While Habashyan provides what I can call a sort of porn history-101 tracing the major porn icons of the 20th century. Amusingly, the writer does not shy away from introducing his favorites among these stars, in separate little frames scattered across the pages.

While analyzing our fantasies and their manifestations might contribute esthetically to our understanding of the body, this is hardly the taboo, or the forbidden for a magazine that promises to address all unventured areas of how we understand our bodies, or express them.

It is exactly on this point that the magazine fails. The taboo now is not writing about orgasms in Arabic, or in English in pieces by Arab writers. There is plenty out there on the shelves.

Understanding the body "for real"

Revolting and confronting, in the words of Joumana Haddad, again, means preparing for a long costly battle. The body stands at the intersection where several mechanisms of oppression meet, varying from state to market to religion to society all the way to cultural traditions and conceptions, all protected by an elaborate matrix of rooted establishments and institutions. Coming near there interests is not without consequences.

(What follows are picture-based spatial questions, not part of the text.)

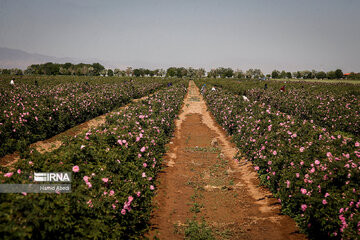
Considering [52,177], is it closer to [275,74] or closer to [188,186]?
[188,186]

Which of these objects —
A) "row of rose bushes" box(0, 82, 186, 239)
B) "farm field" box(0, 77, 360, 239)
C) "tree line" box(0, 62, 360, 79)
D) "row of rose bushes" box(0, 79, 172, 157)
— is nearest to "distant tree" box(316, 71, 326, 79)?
"tree line" box(0, 62, 360, 79)

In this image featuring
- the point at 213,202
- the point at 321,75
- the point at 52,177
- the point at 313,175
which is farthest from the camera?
the point at 321,75

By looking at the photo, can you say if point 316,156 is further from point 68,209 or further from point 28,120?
point 28,120

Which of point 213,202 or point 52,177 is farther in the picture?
point 213,202

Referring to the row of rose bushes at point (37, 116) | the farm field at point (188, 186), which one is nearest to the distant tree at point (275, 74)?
the row of rose bushes at point (37, 116)

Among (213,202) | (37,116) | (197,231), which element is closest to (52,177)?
(197,231)

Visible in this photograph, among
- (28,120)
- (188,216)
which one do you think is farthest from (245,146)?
(28,120)

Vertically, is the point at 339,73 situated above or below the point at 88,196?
above

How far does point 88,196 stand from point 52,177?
638 mm

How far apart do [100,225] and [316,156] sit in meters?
5.00

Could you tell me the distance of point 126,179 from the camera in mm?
4844

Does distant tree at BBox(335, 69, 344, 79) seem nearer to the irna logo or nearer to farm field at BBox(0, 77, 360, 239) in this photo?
farm field at BBox(0, 77, 360, 239)

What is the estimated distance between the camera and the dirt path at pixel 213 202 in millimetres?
5039

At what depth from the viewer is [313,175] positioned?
4.73m
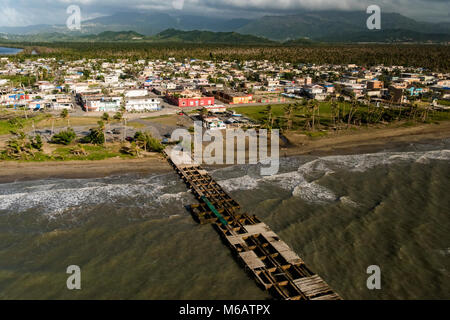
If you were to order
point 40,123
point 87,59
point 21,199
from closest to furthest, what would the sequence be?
point 21,199 < point 40,123 < point 87,59

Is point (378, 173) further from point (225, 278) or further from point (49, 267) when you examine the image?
point (49, 267)

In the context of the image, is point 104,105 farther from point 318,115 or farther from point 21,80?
point 21,80

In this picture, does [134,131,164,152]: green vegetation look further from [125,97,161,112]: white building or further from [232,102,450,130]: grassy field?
[125,97,161,112]: white building

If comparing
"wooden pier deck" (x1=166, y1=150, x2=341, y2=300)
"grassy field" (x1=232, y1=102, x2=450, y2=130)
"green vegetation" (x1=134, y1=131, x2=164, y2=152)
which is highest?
"grassy field" (x1=232, y1=102, x2=450, y2=130)

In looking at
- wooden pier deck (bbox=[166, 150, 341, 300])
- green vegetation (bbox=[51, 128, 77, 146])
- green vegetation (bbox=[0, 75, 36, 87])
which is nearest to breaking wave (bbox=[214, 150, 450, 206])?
wooden pier deck (bbox=[166, 150, 341, 300])

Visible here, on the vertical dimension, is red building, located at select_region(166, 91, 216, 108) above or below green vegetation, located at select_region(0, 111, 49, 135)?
above

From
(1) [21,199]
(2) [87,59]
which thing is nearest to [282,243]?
(1) [21,199]
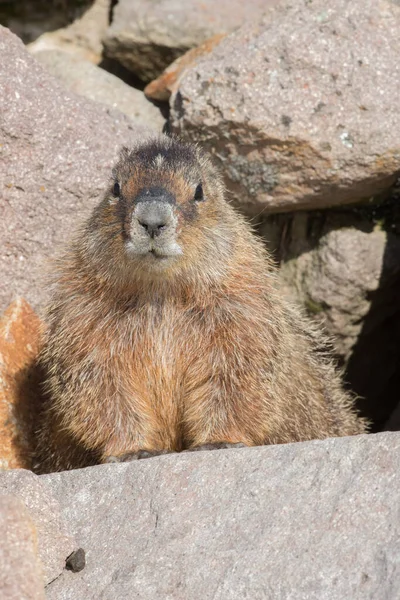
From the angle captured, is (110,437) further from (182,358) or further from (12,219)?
(12,219)

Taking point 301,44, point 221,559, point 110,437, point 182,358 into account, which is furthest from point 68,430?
point 301,44

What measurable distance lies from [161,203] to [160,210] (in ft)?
0.20

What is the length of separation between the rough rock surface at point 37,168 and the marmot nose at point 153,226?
152 cm

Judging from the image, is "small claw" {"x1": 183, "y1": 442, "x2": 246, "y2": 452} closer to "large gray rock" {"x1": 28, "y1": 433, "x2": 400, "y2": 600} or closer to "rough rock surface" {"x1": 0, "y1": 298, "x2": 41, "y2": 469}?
"large gray rock" {"x1": 28, "y1": 433, "x2": 400, "y2": 600}

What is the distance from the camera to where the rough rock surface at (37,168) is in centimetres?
622

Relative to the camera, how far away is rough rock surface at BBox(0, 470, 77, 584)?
401cm

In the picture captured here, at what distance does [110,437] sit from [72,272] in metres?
1.01

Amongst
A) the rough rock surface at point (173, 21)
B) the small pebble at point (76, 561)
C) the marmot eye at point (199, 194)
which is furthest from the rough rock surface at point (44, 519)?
the rough rock surface at point (173, 21)

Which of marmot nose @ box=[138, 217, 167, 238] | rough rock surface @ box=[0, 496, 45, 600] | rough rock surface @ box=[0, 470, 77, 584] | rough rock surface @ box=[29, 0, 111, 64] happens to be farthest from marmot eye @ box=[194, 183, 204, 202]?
rough rock surface @ box=[29, 0, 111, 64]

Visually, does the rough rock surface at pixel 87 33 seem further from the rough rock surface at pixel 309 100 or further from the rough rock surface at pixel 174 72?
the rough rock surface at pixel 309 100

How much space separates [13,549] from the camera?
361 cm

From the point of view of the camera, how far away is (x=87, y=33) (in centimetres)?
803

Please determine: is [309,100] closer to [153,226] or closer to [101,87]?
[101,87]

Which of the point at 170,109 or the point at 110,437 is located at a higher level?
the point at 170,109
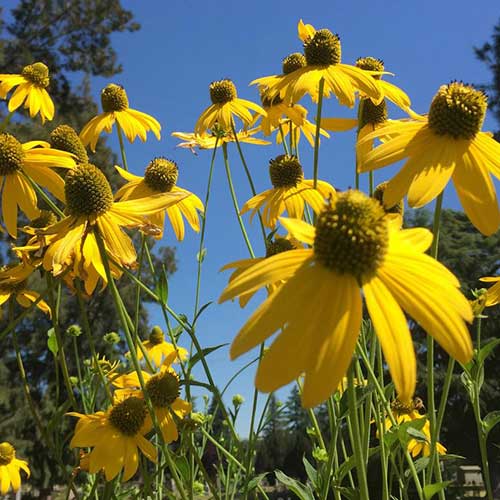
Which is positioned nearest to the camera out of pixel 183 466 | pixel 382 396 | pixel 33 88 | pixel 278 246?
pixel 382 396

Because revolutionizing our perception of the body as the magazine strongly wants us to believe, means talking about prostitution and the need to legalize this trade, in order to protect all women and men who are involved in it from abuse, violence and illness.

Addressing the taboo means condemning wide-scale inhumane practices against domestic workers, the imprisoned bodies in our houses, and campaigning for protective regulations.

To talk about abortion is taboo. But to call for regulations that only admit the facts that take places in dark rented apartments, in order to insure correct medical treatment for those who in all cases chose to decide for their body, is really a taboo.

The list is long, honor crimes still receive leniency in courts, and victims are neglected. Even sexual education in our schools is still dubbed "productive education".

Cohabitation is still illegal, a common practice in Beirut for anyone who admits the reality on the ground.

Civil marriage means many things, but in a way, it means I am having sex with another person, without the permission of any holy authority. And children born out of a marriage bond, are doomed "bastards", these are the battles of a body in revolt, today, in Beirut.

The first issue of this magazine, is now its past. We will wait future issues, to see if they will walk the road they promised - to the end.